High-temperature oxidation behavior of laser-cladded refractory NiSi0.5CrCoMoNb0.75 high-entropy coating

This study investigated the high-temperature oxidation behavior of a refractory NiSi0.5-CrCoMoNb0.75 high-entropy alloy coating prepared via laser cladding technology. X-ray diffraction, scanning electron microscopy, and electron probe microanalysis were used to characterize the microstructure, elemental distribution, and high-temperature oxidation properties of the coating. The results show that the coating was composed of a matrix having the HCP structure, a lumpy s phase with a rhombohedral structure, and a minor netlike m phase having the FCC structure. After the coating was oxidized in air at high temperatures, the surface and cross-section of the oxide layer were analyzed. The results show that the oxide scale had a unique layered distribution.

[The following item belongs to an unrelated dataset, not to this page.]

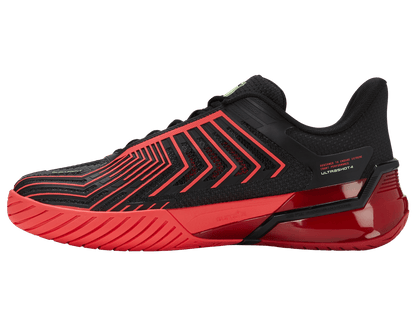 ULTRASHOT 4 | K-Swiss Premium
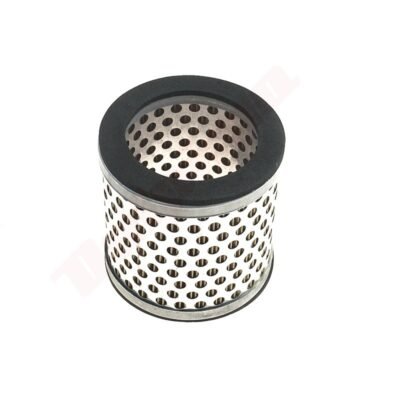 Oro filtras WACKER BS 45Y, 52Y, 65Y, 60 0014819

The oxide scale was subdivided into six banded layers according to the different alloying elements contained in each layer. The elements in the oxidation reaction were mainly Ni, Co, and Cr. Furthermore, the oxide scale was composed of Ni3(VO4)2, Ni3TiO5, NiCrO3, CoCr2O4, and Nb0.6Cr0.4O2. (c) 2022 The Author(s). Published by Elsevier B.V. This is an open access article under the CC BY-NC-ND license (http://creativecommons.org/licenses/by-nc-nd/4.0/).

Automated summary

This study characterized the microstructure, elemental distribution, and high-temperature oxidation properties of a refractory high-entropy alloy coating prepared via laser cladding technology using X-ray diffraction, scanning electron microscopy, and electron probe microanalysis. After oxidation, the oxide scale exhibited a unique layered distribution based on different alloying elements contained in each layer.